Pyramids In The Pacific  

The Unwritten History Of Australia

Chapter 5

Sons of fire and Dwellers of darkness.

Indians explore the Pacific.

"Sons of the Sea, mighty to save

discoverers of riches, ye Gods with deep

thought who find out wealth"

Hymn 136, 10th book of the Rig Veda.

Chapter 5 Images

Ayres Rock / Uluru Photographed

by Rex Gilroy

After Uru and Sumer, India became the home of one of the world's most ancient civilisations, with a written history which scholars date back 4,000 years. As previously discussed India's earliest known civilised society began in the Valley of the Indus River, which lies between Pakistan and north-west India. Now largely arid, in Antiquity it was a jungle and marsh covered region.

Migrating dark-skinned people from the mountainous area of Iran, who had contact with the people of Mesopotamia, entered the region around 4000 BC to establish farming communities which grew into cities. The Indus Valley people made mud bricks with which they constructed better dwellings that resisted the yearly floods. They also developed many other skills in soil cultivation, tanning leather, garment weaving and the manufacturing of pottery and furniture.

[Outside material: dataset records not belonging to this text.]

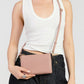 Tilly Crossbody - Rosewater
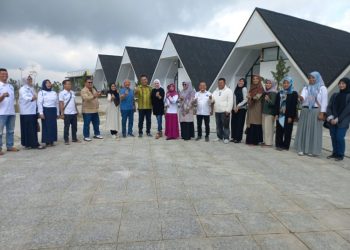 Dilirik Wisatawan Mancanegara, Association of Indonesia Tour and Travel Agencies (Asita) Akui Siap Mendukung Wisata di Kab. Solok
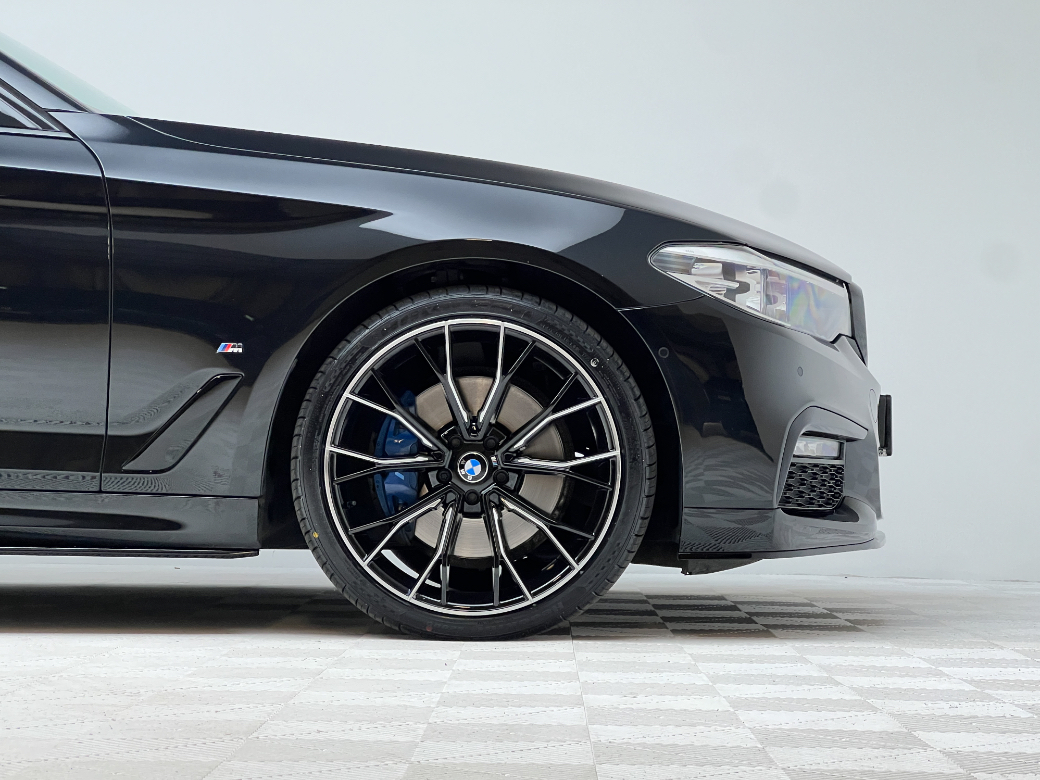 2019 BMW 5 Series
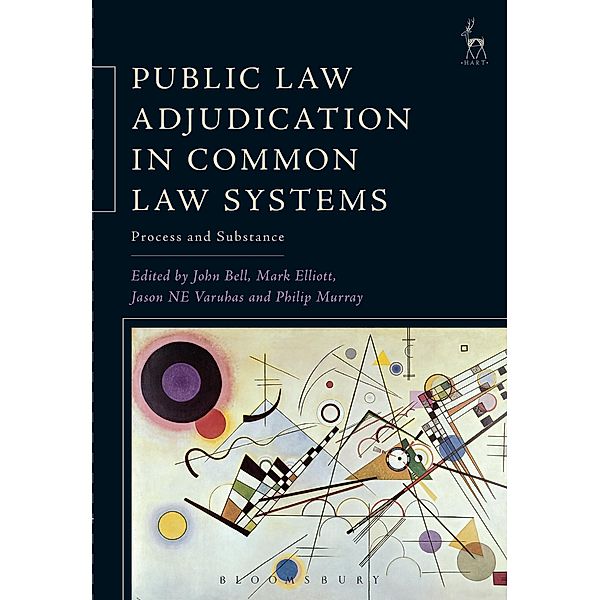 Public Law Adjudication in Common Law Systems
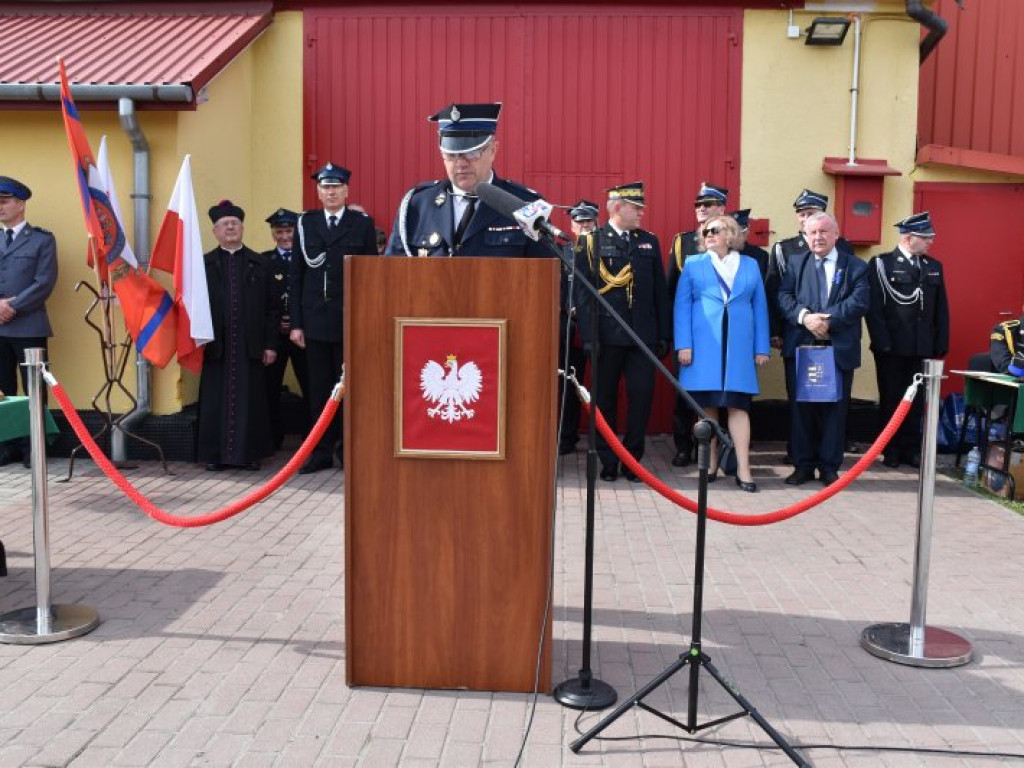 100-lecie jednostki i Miejsko-Gminny Dzień Strażaka w Tarnowskiej Woli [zdjęcia]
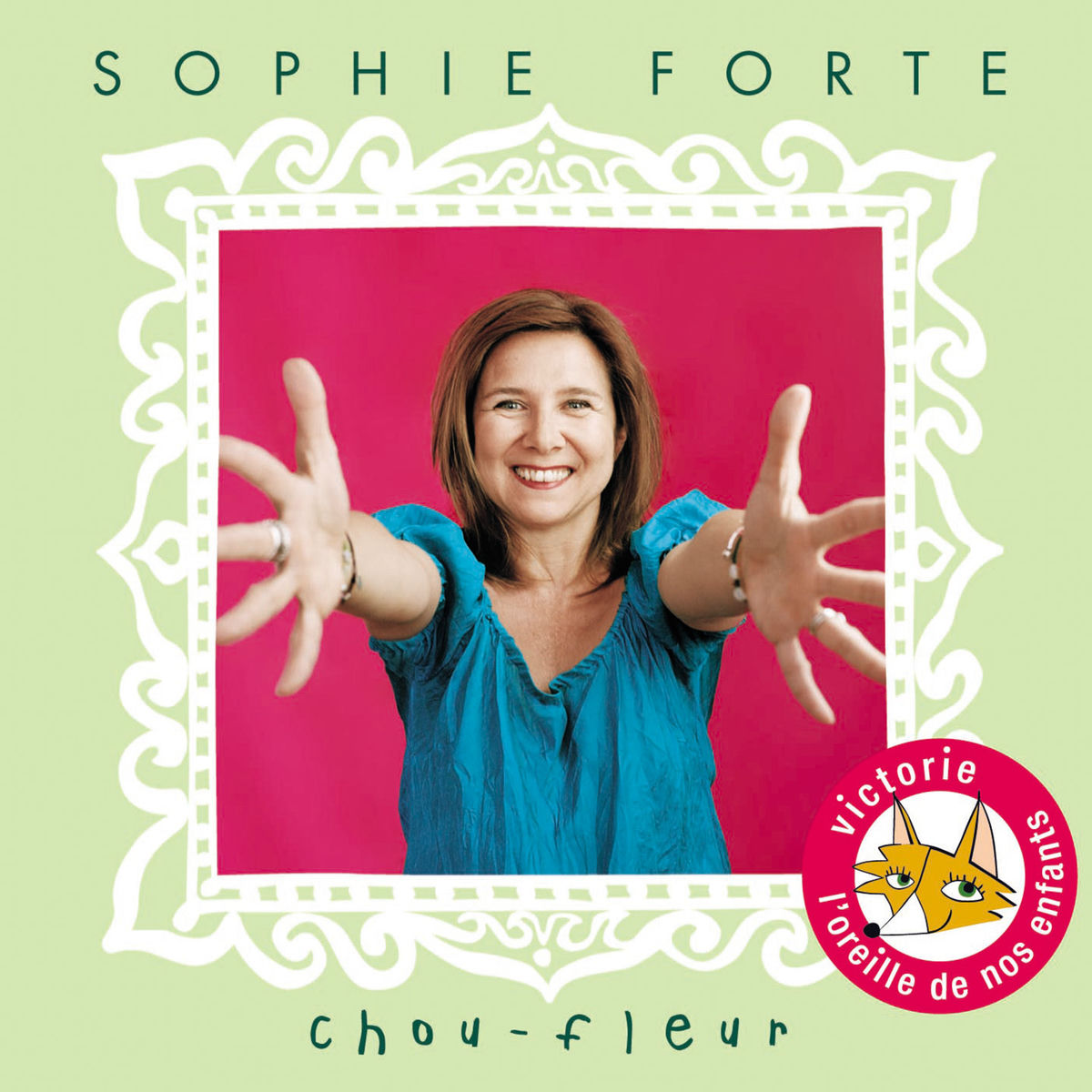 Album cover of Chou-fleur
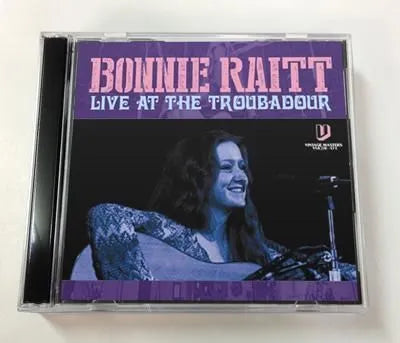 BONIE RAITT / LIVE AT THE TROUBADOUR (1CDR)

By 2000 BC their cities had grown around the coast of the Arabian Sea, extending from the Iranian border eastwards and southwards to the region of modern Bombay, and in a broad area stretching far northwards across the flood plain of the Indus Valley.The people of the Indus civilisation developed well-organised governments and a form of picture writing {yet to be deciphered}.

Their civilisations possessed many Mesopotamia features with an organised religion. They manufactured copper tools and shared the wheeled cart with Mesopotamia, and made Jewellery equal to any elsewhere at the time. These people and their culture are identified as the Harappan Civilisation, 100 sites are known to archaeologists, two of these were large cities--Harappa and Mohenjo-Daro. Several other sites were large towns, and the rest were small villages. It is estimated that Harappa and Mohenjo-Daro each supported populations of up to 40,000 people with a busy commercial life. Many materials had to be imported, particularly metals.

There nearest source of silver, lead and gold came from Afghanistan, where they also obtained lapis lazuli. Here they also obtained copper, as well as from Rajasthan not far from the Indus Valley. They obtained Jadeite from northern Burma and Tibet, and from Iran {via northern India} and further west, turquoise and tin. They produced bronze tools and weapons and traded with Mesopotamia, especially Ur. Their large single-sailed wooden ships ventured farther afield than often claimed, for there is evidence that Indus crews reached remote lands beyond the Indian Ocean.

Comparisons have been drawn between the Indus and the mysterious script of Easter Island and other similar inscriptions found upon rocks in Brazil and Australia. Thier ships returned home with copper, ivory and wood from Oman on the Persian Gulf. But Indus crews must have reached Ceylon {Sri Lanka} and other south-east Asian islands on their way into the Pacific Ocean {as suggested by the Australian rock inscriptions} and vessels sailing between the Indus and south-east Asian ports, might have occasionally been blown off course to find our shores, as were Phoenicians, Egyptians and others throughout the ages.

As the name 'Uru' was known throughout the Indian sub-continent and Mesopotamia, the Harappans must already have had knowledge of Australia. The Harappans were worshippers of a horned fertility god that resembled Shiva, one of the most prominent of all Hindu deities, figurines of the gods and goddesses recovered from their ancient settlements show close similarities with those of Hindu deities today; thus the Harappans had an influence upon the Hindu religion.